As vozes são polissêmicas porque nelas cabe tudo. Não há tema ou problema que lhes passe despercebido. São assim porque os problemas sociais são enormes e porque o movimento que as embala não aceita hierarquias, comandos ou planejamento – não tem lideranças e nem dirigentes, ainda que esteja organizado e siga algum tipo de plano.
Nessa polissemia que se auto-organiza estão a beleza e a força dos protestos, aquilo que lhes dá impulso e oxigênio. É um avanço político extraordinário que as vozes das ruas estejam sendo ouvidas. Elas poderão ser a plataforma de lançamento de um novo ciclo democrático no país. O ruído, o atrito, o conflito, a contestação desempenham, assim, papel eminentemente de alerta, de advertência, que somente os pobres de espírito e inteligência poderão desprezar.
O recuo dos prefeitos e governadores no caso das tarifas prova ao mesmo tempo a força do movimento e o despreparo do sistema político. Pode ser um exagero dizer isso, mas tudo leva a crer que não se poderá mais governar como antes. O silêncio dos políticos é constrangedor. A arrogância das cúpulas e das elites – de direita, centro e esquerda – terá de arrefecer. Entramos em outra dimensão. O próprio movimento terá de se reposicionar, após as primeiras conquistas. Na medida em que vierem à tona os desdobramentos da contestação, formas mais organizadas haverão de surgir, sob pena dos protestos serem engolidos por outras dinâmicas.
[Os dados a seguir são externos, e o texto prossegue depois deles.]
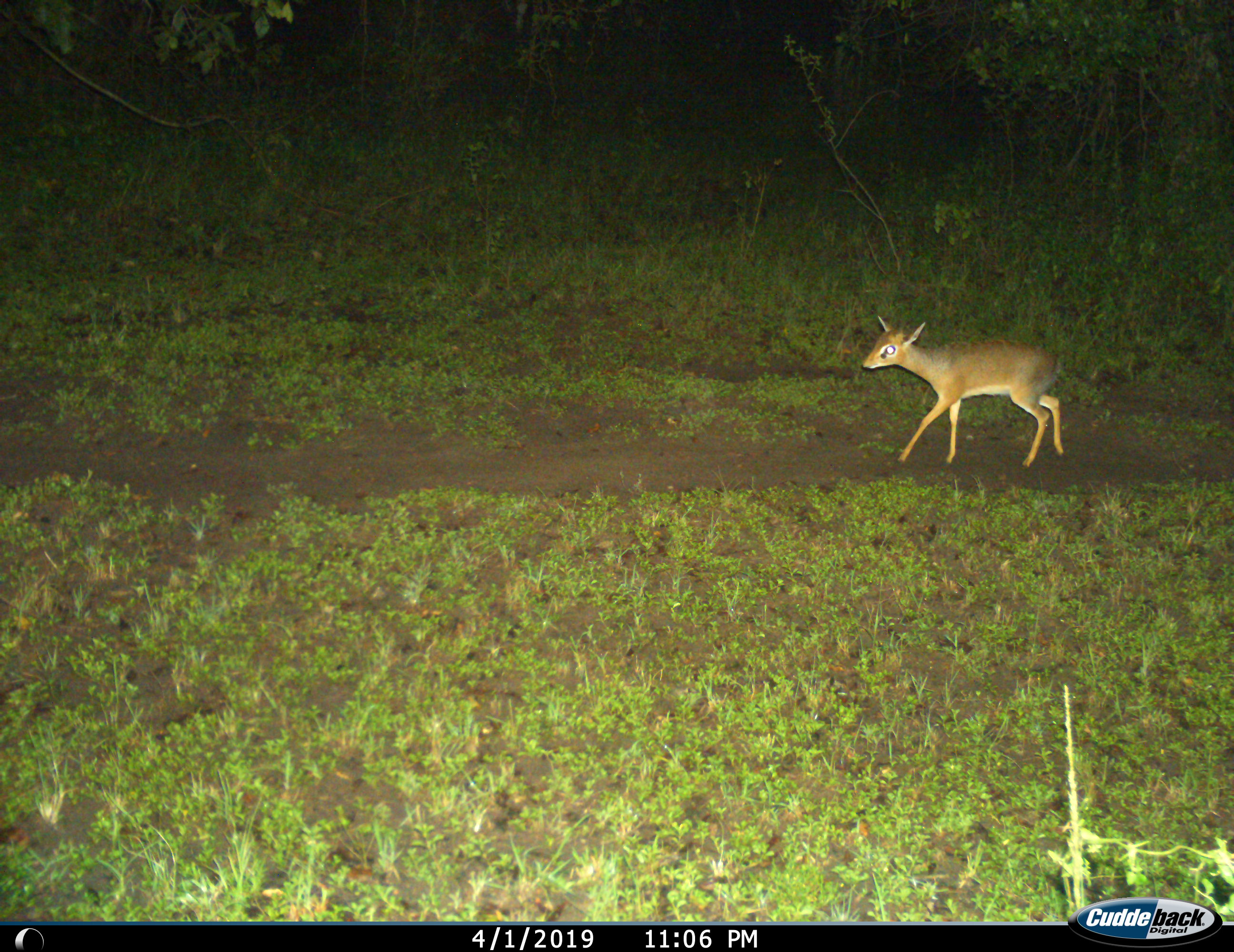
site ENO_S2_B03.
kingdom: Animalia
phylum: Chordata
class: Mammalia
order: Artiodactyla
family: Bovidae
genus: Madoqua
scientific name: Madoqua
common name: dik-dik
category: dikdik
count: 1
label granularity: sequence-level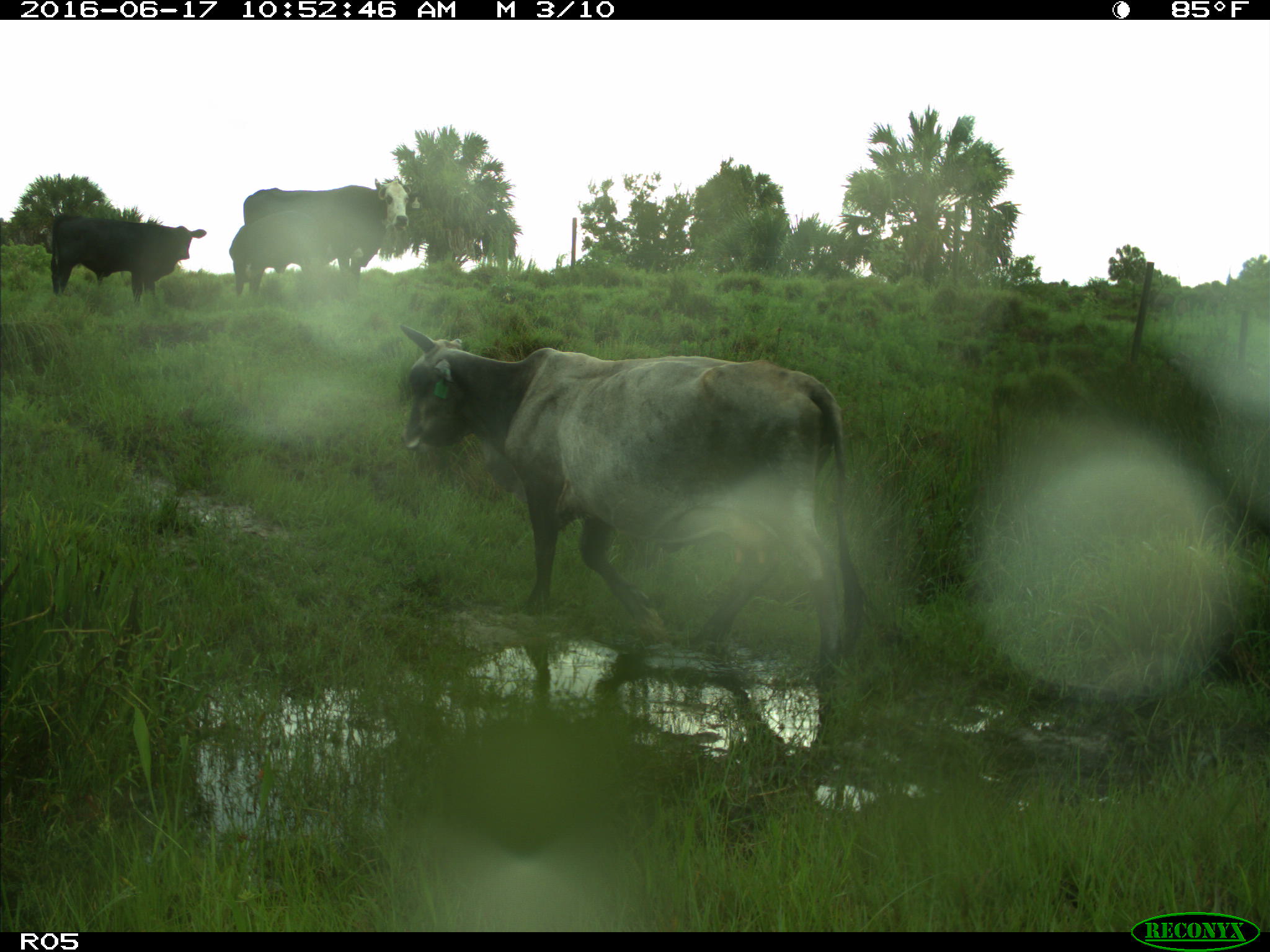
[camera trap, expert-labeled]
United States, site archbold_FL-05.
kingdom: Animalia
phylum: Chordata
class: Mammalia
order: Artiodactyla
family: Bovidae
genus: Bos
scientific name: Bos taurus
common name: domestic cow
Bos taurus (domestic cow).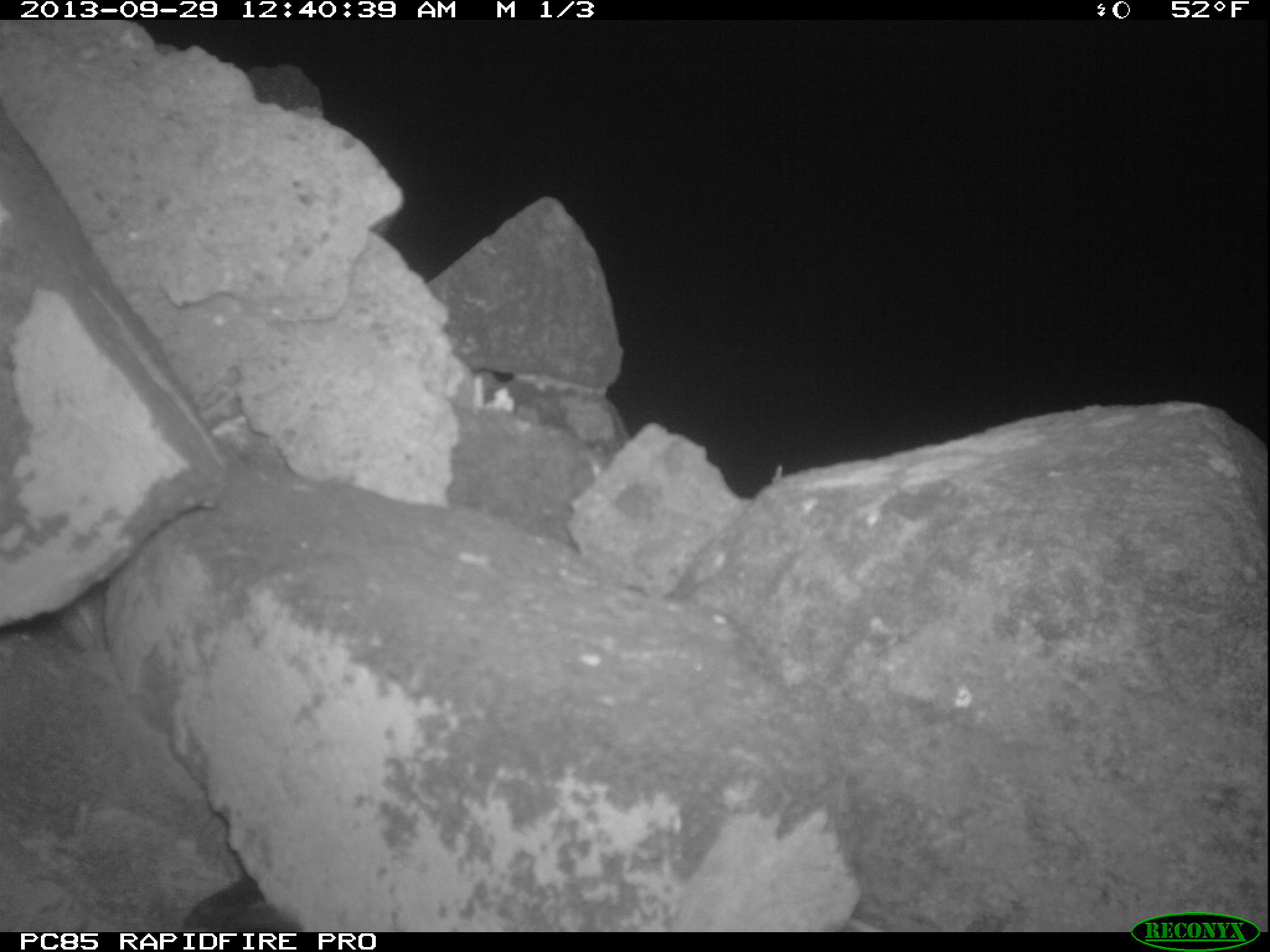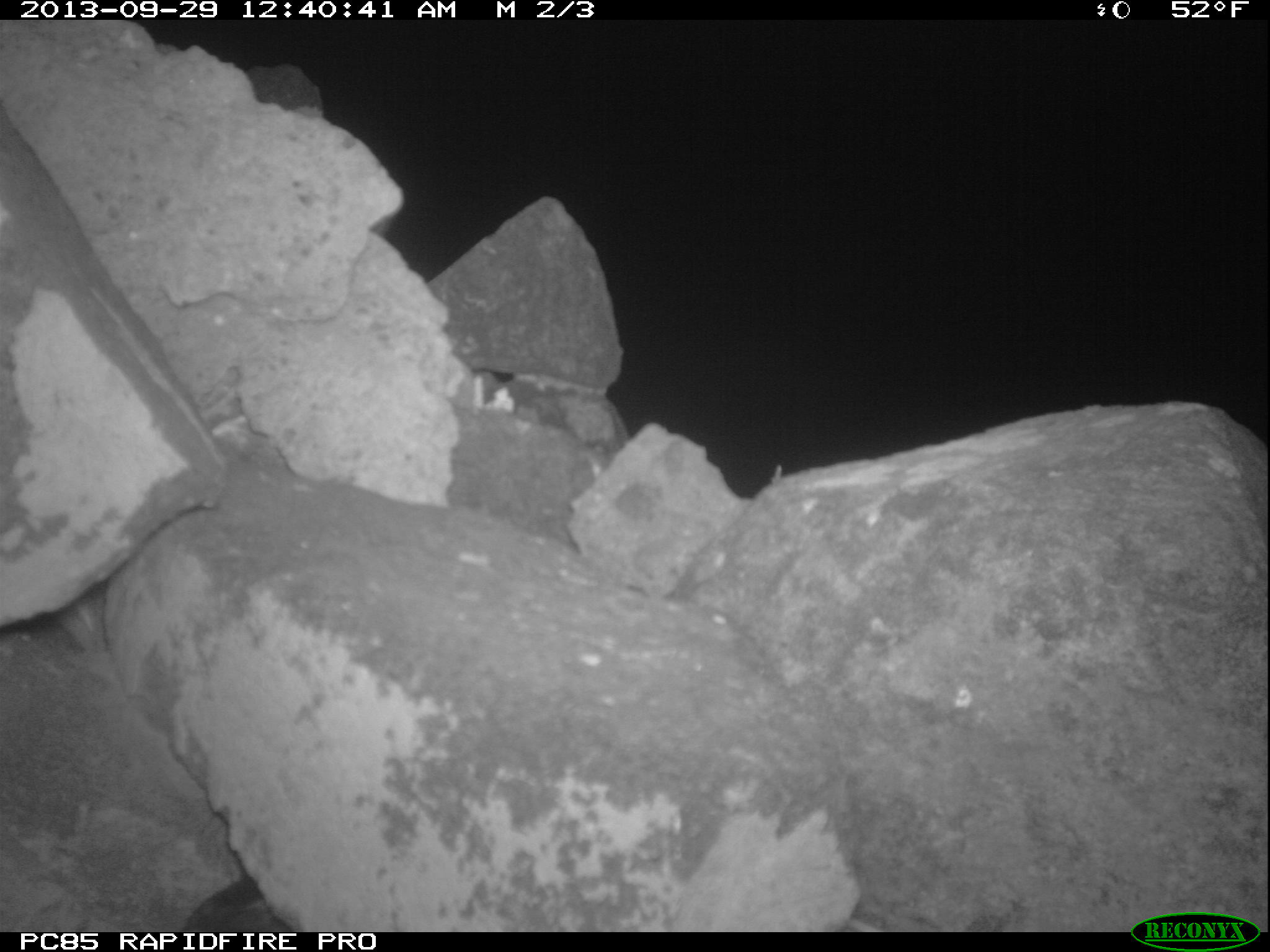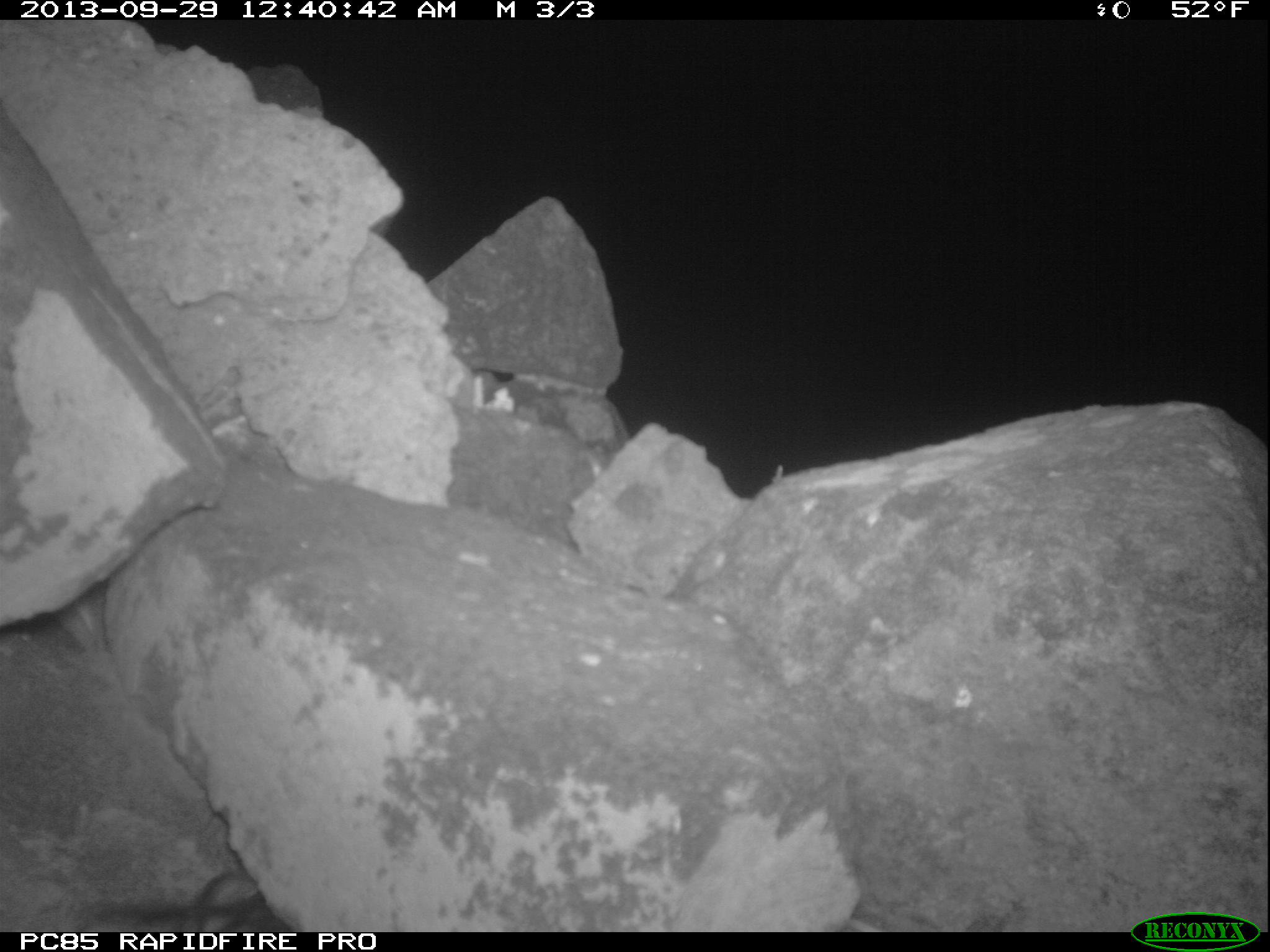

Uma agitação não constrói decisões: pede e exige, mas precisa de articuladores (políticos, partidos, gestores) para que se formate uma agenda. Para que reivindicações cheguem ao Estado, não bastam as redes sociais. Não se trata de lideranças, mas de instâncias que coordenem, processem e lancem pontes para o Estado.
Se o feiticeiro ativou forças com sua magia, não se deve deixar que ele perca o controle sobre elas. O pior que pode acontecer é o movimento desenhado nas ruas ser capturado pelo sistema, pelas “forças da reação” ou pela estupidez dos desmiolados.
As ruas não têm dono nem voz uníssona e uma hora ou outra baterão no teto. E quando isso acontecer, poderão se deixar arrastar pelo primeiro demagogo que souber seduzi-las. Populistas de plantão estão de olho nelas. Como sempre. [Publicado em O Estado de S. Paulo, 22/06/2013, p. A2].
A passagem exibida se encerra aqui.